== Document ==

We say a line is the asymptote of a curve if the distance between the line and curve approaches zero as the curve (specifically the $$x$$ or $$y$$ coordinate of the points on the curve) goes to $$+\infty$$ or $$-\infty$$.

We study three types of asymptotes: (1) vertical, (2) horizontal, and (3) oblique (or inclined or slant).

In this section, we learn how to find them.

Vertical asymptotes

The curve has a vertical asymptote $$x=a$$ when:

as $$x$$ approaches $$a$$ (from the right or left or both directions), the distance between the points on the graph of $$y=f(x)$$ and the vertical line $$x=a$$ gets smaller and smaller but they never reach the line
$$x=a$$ (Figure 2).

More precisely:

Definition 1. We say $$x=a$$ is a vertical asymptote of (the graph of) the function $$y=f(x)$$, if one of the following conditions holds:
(a) $$f(x)\to+\infty$$ as $$x\to a$$ or $$x\to a^{+}$$ or $$x\to a^{-}$$
(b) $$f(x)\to-\infty$$ as $$x\to a$$ or $$x\to a^{+}$$ or $$x\to a^{-}$$

When do we have vertical asymptotes? There are two cases that we need to pay attention

1. There is a fraction $f(x)=\frac{g(x)}{h(x)}\quad\text{and}\quad\lim_{x\to a}h(x)=0$ If $\lim_{x\to a}g(x)\neq0$ then $$x=a$$ is a vertical asymptote, because it follows from Theorem [thm:Ch4-L/0] that $\lim_{x\to a}f(x)=+\infty\text{ or }-\infty.$ However, if $${\displaystyle \lim_{x\to a}h(x)=\lim_{x\to a}}g(x)=0$$, then $$f(x)$$ may or may not approach $$+\infty$$ or $$-\infty$$.

===
== Extracted entries ==

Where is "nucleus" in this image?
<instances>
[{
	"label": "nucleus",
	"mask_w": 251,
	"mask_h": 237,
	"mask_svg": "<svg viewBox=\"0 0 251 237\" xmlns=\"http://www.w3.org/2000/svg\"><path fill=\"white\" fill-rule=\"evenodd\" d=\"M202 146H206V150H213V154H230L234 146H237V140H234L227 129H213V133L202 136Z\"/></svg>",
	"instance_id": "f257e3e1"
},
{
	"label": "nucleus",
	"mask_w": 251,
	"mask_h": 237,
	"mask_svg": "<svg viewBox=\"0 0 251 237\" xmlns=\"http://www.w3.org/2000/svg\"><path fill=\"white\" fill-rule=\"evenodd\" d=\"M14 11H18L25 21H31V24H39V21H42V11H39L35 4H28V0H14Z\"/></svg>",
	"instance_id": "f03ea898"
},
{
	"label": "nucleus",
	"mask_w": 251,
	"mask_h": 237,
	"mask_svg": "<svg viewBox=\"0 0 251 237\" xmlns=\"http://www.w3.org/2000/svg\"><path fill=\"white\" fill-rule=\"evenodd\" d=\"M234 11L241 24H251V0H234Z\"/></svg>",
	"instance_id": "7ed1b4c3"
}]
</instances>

===

• Required tasks
A. From the asymptotes text, extract the stretch from "We say a line" through "to $$+\infty$$ or $$-\infty$$.".
B. According to the asymptotes text, which three types of asymptotes are studied?
C. Condense the paragraph of the asymptotes text that begins "We say a line is the asymptote" into one shorter sentence that keeps its main facts.

• Solutions to the exercise
A.
We say a line is the asymptote of a curve if the distance between the line and curve approaches zero as the curve (specifically the $$x$$ or $$y$$ coordinate of the points on the curve) goes to $$+\infty$$ or $$-\infty$$.

B. Vertical, horizontal, and oblique (also called inclined or slant) asymptotes.

C. A line is an asymptote of a curve when the distance between them approaches zero as the x or y coordinate of the curve's points goes to +∞ or −∞.